--- start TEXT SECTION ---
Similarly, the final decree will also need to include provisions regarding the arrangement for dividing the marital property between the two spouses. Also, in certain marriages of considerable duration (10 years or more), a spouse might be entitled to some post-divorce spousal support if certain additional criteria are fulfilled.

Texas law prescribes numerous criteria and guidelines for determining the correct and appropriate orders regarding issues of child custody, property division, and child and spousal support. These important issues are beyond the scope of this article. In many or most instances, the determination of the appropriate settlement terms on these important issues will require legal guidance from an experienced divorce attorney. In most cases, it is recommended that an attorney prepare or supervise the preparation of the final decree and other related documents.

But the important point for determining whether or not the divorce can be a quick divorce is to determine whether or not you and your spouse can come to an agreement, or have an absence of disagreement, as to these ultimate terms.

If your spouse has received legal notice by voluntarily signing a Waiver of Citation, then this is usually a reliable indicator that the two of you may be able to reach an agreement on these important settlement terms, which can then be included in the written final decree that you and your spouse can sign.
--- end TEXT SECTION ---
> _REQUIRED ACTIONS_
- a) List the issues that the Texas divorce passage says Texas law sets criteria and guidelines for, using the wording the passage gives them.
- b) Reproduce word for word the portion of the Texas divorce passage between "But the important" and "spouse can sign.", inclusive.
--- start DATASET EXTRACT ---
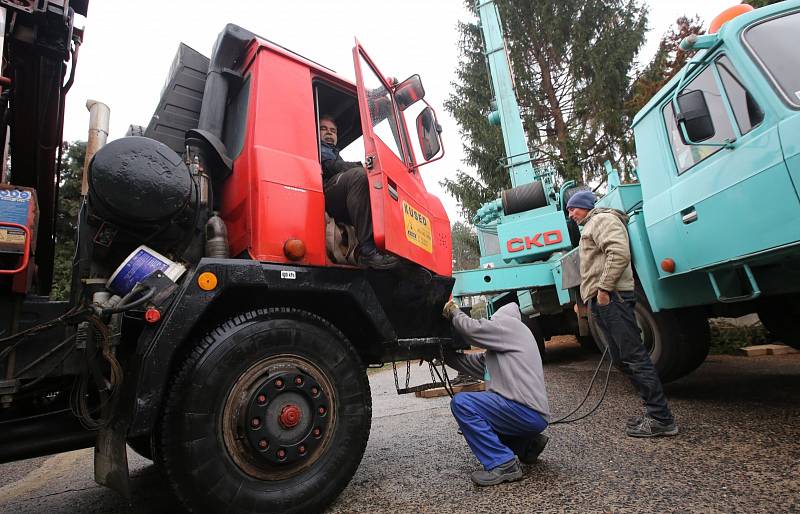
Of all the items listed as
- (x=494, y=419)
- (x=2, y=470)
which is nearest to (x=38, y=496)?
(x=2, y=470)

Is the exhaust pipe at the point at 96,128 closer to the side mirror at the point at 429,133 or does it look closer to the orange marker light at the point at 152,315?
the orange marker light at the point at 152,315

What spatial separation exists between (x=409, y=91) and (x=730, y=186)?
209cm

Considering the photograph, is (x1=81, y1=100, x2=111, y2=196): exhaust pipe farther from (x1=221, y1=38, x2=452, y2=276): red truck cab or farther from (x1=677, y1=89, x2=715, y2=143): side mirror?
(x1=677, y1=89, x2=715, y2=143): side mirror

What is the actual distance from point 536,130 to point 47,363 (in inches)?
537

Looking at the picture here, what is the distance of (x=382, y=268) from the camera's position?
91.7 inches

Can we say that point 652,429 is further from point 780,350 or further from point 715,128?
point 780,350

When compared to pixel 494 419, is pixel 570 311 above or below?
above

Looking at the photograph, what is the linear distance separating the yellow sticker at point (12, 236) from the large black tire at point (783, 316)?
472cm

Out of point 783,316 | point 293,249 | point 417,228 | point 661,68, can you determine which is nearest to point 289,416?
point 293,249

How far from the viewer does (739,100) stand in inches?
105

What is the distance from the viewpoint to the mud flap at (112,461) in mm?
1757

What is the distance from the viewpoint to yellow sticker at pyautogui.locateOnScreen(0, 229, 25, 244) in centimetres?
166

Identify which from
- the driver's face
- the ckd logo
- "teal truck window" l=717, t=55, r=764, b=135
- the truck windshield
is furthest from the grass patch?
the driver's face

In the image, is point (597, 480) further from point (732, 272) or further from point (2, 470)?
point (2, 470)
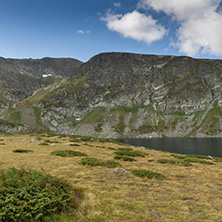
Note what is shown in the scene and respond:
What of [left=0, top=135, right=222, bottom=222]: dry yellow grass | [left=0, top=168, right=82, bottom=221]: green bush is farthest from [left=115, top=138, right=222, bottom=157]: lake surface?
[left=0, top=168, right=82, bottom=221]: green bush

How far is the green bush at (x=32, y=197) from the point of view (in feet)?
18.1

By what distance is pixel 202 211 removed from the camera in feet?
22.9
--- end DATASET EXTRACT ---
--- start DATASET EXTRACT ---
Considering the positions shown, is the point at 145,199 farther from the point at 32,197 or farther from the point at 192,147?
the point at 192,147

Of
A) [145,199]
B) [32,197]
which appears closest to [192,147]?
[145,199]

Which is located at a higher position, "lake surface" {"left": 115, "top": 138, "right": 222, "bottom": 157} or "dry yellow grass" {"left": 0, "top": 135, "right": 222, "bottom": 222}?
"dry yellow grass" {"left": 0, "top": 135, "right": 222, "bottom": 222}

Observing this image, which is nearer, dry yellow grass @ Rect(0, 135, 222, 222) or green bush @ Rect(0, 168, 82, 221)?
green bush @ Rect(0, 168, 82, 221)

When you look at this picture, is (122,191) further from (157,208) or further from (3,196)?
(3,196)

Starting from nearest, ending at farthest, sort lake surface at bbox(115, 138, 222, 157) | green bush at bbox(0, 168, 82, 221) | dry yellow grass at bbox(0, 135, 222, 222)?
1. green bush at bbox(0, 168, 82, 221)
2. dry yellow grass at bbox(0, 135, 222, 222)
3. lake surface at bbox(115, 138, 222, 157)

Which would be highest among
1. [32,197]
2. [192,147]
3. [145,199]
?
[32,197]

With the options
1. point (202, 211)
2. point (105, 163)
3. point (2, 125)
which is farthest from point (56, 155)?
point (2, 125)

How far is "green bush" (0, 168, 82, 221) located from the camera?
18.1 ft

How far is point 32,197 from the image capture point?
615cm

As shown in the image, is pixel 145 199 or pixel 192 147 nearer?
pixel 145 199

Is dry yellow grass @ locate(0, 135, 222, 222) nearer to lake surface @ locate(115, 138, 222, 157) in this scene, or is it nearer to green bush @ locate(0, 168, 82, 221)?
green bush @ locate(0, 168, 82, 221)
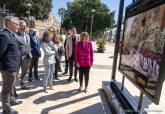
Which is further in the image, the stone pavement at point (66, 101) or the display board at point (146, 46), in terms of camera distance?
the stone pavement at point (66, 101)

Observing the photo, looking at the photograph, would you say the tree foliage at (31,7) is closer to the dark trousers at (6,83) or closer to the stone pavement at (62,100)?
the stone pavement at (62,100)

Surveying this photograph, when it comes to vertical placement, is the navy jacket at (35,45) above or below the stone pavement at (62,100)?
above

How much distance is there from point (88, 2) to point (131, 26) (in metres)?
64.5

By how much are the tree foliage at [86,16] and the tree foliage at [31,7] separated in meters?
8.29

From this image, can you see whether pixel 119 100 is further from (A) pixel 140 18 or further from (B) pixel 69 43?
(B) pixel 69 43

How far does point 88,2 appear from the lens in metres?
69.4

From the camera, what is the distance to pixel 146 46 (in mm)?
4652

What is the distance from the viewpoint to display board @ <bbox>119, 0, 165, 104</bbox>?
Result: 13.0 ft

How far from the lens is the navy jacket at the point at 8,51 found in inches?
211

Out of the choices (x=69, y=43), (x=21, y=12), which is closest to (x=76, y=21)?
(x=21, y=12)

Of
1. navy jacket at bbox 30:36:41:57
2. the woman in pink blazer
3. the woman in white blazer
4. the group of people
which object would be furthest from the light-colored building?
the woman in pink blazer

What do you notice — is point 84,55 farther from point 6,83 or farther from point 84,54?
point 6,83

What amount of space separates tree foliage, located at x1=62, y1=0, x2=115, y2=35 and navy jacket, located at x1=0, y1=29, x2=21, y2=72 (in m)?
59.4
--- end DATASET EXTRACT ---
--- start DATASET EXTRACT ---
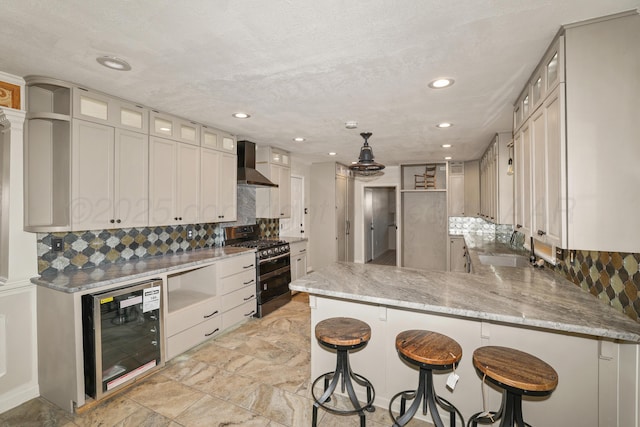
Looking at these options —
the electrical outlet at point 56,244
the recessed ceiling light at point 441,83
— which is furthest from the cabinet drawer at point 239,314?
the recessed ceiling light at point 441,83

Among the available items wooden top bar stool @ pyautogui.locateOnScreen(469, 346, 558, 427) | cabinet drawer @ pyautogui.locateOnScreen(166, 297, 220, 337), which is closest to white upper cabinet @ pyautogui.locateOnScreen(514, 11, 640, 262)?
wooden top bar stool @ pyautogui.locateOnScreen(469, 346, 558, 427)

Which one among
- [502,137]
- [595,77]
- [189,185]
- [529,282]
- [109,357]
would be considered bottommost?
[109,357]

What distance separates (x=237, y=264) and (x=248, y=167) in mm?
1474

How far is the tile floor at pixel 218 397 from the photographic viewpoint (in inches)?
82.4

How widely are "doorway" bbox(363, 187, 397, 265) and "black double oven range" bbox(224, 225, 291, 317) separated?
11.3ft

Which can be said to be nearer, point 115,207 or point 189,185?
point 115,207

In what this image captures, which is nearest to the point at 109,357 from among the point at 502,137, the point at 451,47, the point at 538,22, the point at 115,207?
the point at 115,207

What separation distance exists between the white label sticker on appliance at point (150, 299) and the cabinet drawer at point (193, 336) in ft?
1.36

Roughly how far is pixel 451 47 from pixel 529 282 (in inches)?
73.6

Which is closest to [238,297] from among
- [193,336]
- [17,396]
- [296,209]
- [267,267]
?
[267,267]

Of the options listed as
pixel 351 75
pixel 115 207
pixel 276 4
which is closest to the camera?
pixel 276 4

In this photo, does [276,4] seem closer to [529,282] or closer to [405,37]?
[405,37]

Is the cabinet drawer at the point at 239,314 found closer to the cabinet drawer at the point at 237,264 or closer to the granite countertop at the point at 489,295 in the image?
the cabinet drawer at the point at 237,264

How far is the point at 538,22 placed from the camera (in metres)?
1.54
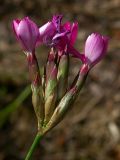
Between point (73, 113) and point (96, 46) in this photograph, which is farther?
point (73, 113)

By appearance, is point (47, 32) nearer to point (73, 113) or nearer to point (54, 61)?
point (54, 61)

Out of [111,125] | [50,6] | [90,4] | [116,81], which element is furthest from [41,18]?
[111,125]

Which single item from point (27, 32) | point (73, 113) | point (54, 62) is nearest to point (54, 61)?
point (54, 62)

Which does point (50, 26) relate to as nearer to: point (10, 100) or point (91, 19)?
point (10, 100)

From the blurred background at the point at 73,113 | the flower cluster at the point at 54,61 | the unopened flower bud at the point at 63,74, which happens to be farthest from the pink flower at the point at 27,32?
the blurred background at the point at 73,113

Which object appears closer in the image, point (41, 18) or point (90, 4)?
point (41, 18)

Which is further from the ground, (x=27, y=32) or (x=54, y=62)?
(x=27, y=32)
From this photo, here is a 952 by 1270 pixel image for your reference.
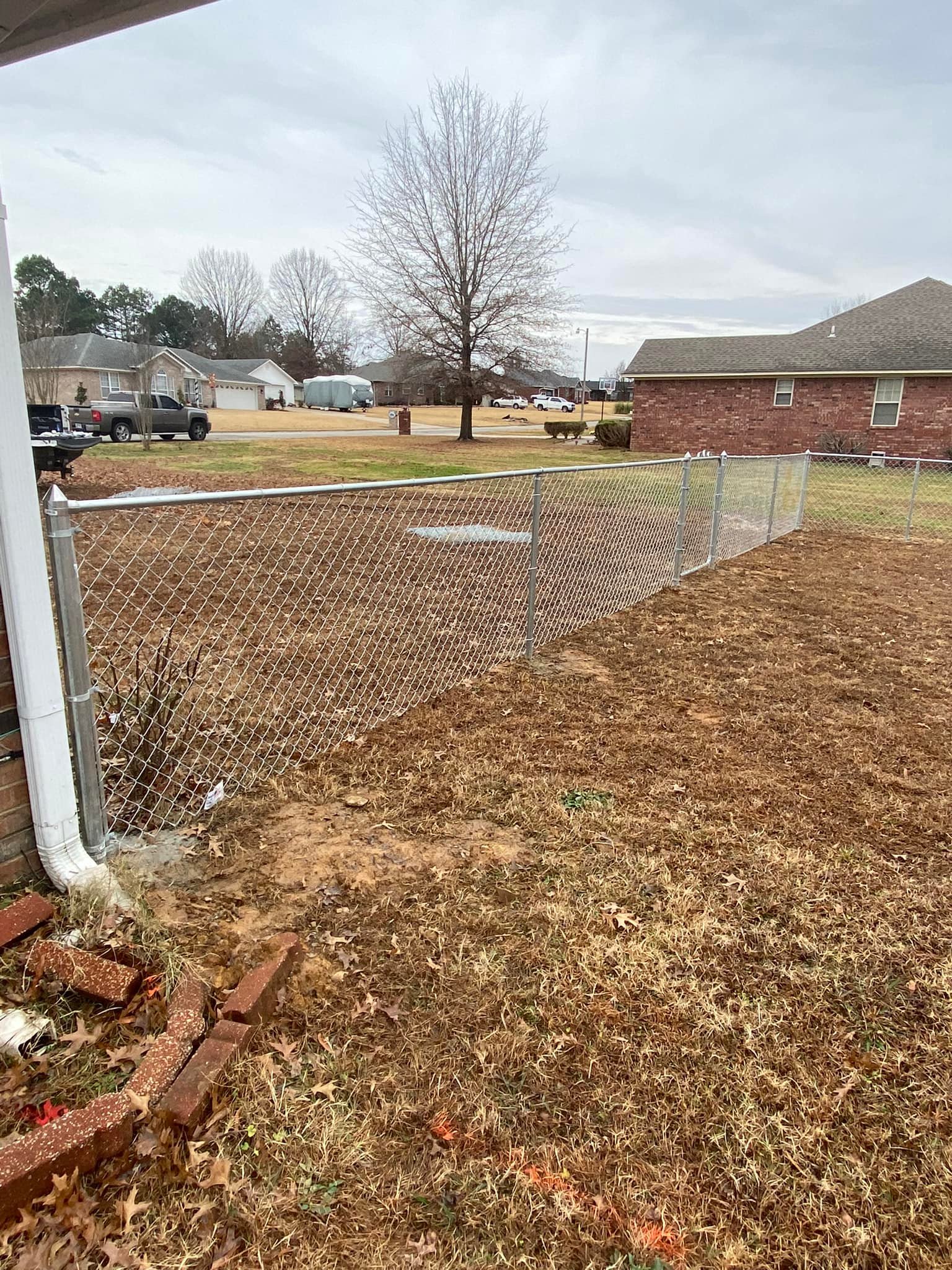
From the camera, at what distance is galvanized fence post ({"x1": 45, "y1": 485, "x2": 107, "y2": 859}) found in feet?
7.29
--- end DATASET EXTRACT ---
> _SOLUTIONS TO THE TASKS_
- a)
- child custody
- property division
- child and spousal support

- b)
But the important point for determining whether or not the divorce can be a quick divorce is to determine whether or not you and your spouse can come to an agreement, or have an absence of disagreement, as to these ultimate terms.

If your spouse has received legal notice by voluntarily signing a Waiver of Citation, then this is usually a reliable indicator that the two of you may be able to reach an agreement on these important settlement terms, which can then be included in the written final decree that you and your spouse can sign.